— Task requirements —
An acceptable answer contains each line of the material, unchanged.

-- Supplied records follows --

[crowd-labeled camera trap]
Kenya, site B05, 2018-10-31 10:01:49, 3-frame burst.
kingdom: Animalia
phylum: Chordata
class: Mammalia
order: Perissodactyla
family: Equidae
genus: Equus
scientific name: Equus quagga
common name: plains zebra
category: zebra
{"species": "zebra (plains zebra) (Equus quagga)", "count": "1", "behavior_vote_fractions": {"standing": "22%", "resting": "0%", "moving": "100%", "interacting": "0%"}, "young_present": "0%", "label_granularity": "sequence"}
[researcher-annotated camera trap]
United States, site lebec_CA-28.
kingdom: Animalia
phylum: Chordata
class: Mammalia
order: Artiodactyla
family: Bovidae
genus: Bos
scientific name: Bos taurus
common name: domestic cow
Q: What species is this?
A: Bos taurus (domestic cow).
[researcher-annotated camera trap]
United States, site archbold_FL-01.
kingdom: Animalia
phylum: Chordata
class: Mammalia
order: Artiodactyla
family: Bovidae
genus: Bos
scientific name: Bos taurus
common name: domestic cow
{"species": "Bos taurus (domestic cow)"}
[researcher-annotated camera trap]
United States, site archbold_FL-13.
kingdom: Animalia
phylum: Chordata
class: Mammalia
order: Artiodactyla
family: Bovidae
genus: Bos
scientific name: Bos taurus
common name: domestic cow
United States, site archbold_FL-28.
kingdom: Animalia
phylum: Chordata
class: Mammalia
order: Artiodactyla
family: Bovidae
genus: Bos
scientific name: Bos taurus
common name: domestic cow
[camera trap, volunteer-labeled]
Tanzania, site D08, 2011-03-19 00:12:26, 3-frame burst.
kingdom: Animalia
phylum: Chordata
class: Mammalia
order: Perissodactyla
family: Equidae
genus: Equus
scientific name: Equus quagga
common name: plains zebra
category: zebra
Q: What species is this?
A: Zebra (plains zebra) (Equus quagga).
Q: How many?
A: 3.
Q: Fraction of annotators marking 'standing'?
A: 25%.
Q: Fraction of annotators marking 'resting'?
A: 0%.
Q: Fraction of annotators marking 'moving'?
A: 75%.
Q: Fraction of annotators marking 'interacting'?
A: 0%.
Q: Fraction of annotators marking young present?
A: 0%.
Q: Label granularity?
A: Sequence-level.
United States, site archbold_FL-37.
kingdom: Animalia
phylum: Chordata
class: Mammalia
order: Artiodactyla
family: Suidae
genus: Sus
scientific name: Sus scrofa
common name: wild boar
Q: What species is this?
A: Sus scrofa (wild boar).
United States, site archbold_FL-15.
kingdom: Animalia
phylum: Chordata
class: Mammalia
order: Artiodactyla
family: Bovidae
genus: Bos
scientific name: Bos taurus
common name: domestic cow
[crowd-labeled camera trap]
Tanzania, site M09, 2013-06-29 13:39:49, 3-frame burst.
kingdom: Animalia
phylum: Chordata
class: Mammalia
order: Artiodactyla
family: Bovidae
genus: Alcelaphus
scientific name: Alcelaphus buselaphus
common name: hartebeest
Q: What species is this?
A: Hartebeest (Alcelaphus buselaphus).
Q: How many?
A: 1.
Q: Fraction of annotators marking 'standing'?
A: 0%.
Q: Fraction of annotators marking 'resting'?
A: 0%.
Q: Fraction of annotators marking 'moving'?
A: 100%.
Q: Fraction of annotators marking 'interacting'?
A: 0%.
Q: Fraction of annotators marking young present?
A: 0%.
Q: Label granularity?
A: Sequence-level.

-- Supplied records concluded --

— Result of the task —
[crowd-labeled camera trap]
Kenya, site B05, 2018-10-31 10:01:49, 3-frame burst.
kingdom: Animalia
phylum: Chordata
class: Mammalia
order: Perissodactyla
family: Equidae
genus: Equus
scientific name: Equus quagga
common name: plains zebra
category: zebra
{"species": "zebra (plains zebra) (Equus quagga)", "count": "1", "behavior_vote_fractions": {"standing": "22%", "resting": "0%", "moving": "100%", "interacting": "0%"}, "young_present": "0%", "label_granularity": "sequence"}
[researcher-annotated camera trap]
United States, site lebec_CA-28.
kingdom: Animalia
phylum: Chordata
class: Mammalia
order: Artiodactyla
family: Bovidae
genus: Bos
scientific name: Bos taurus
common name: domestic cow
Q: What species is this?
A: Bos taurus (domestic cow).
[researcher-annotated camera trap]
United States, site archbold_FL-01.
kingdom: Animalia
phylum: Chordata
class: Mammalia
order: Artiodactyla
family: Bovidae
genus: Bos
scientific name: Bos taurus
common name: domestic cow
{"species": "Bos taurus (domestic cow)"}
[researcher-annotated camera trap]
United States, site archbold_FL-13.
kingdom: Animalia
phylum: Chordata
class: Mammalia
order: Artiodactyla
family: Bovidae
genus: Bos
scientific name: Bos taurus
common name: domestic cow
United States, site archbold_FL-28.
kingdom: Animalia
phylum: Chordata
class: Mammalia
order: Artiodactyla
family: Bovidae
genus: Bos
scientific name: Bos taurus
common name: domestic cow
[camera trap, volunteer-labeled]
Tanzania, site D08, 2011-03-19 00:12:26, 3-frame burst.
kingdom: Animalia
phylum: Chordata
class: Mammalia
order: Perissodactyla
family: Equidae
genus: Equus
scientific name: Equus quagga
common name: plains zebra
category: zebra
Q: What species is this?
A: Zebra (plains zebra) (Equus quagga).
Q: How many?
A: 3.
Q: Fraction of annotators marking 'standing'?
A: 25%.
Q: Fraction of annotators marking 'resting'?
A: 0%.
Q: Fraction of annotators marking 'moving'?
A: 75%.
Q: Fraction of annotators marking 'interacting'?
A: 0%.
Q: Fraction of annotators marking young present?
A: 0%.
Q: Label granularity?
A: Sequence-level.
United States, site archbold_FL-37.
kingdom: Animalia
phylum: Chordata
class: Mammalia
order: Artiodactyla
family: Suidae
genus: Sus
scientific name: Sus scrofa
common name: wild boar
Q: What species is this?
A: Sus scrofa (wild boar).
United States, site archbold_FL-15.
kingdom: Animalia
phylum: Chordata
class: Mammalia
order: Artiodactyla
family: Bovidae
genus: Bos
scientific name: Bos taurus
common name: domestic cow
[crowd-labeled camera trap]
Tanzania, site M09, 2013-06-29 13:39:49, 3-frame burst.
kingdom: Animalia
phylum: Chordata
class: Mammalia
order: Artiodactyla
family: Bovidae
genus: Alcelaphus
scientific name: Alcelaphus buselaphus
common name: hartebeest
Q: What species is this?
A: Hartebeest (Alcelaphus buselaphus).
Q: How many?
A: 1.
Q: Fraction of annotators marking 'standing'?
A: 0%.
Q: Fraction of annotators marking 'resting'?
A: 0%.
Q: Fraction of annotators marking 'moving'?
A: 100%.
Q: Fraction of annotators marking 'interacting'?
A: 0%.
Q: Fraction of annotators marking young present?
A: 0%.
Q: Label granularity?
A: Sequence-level.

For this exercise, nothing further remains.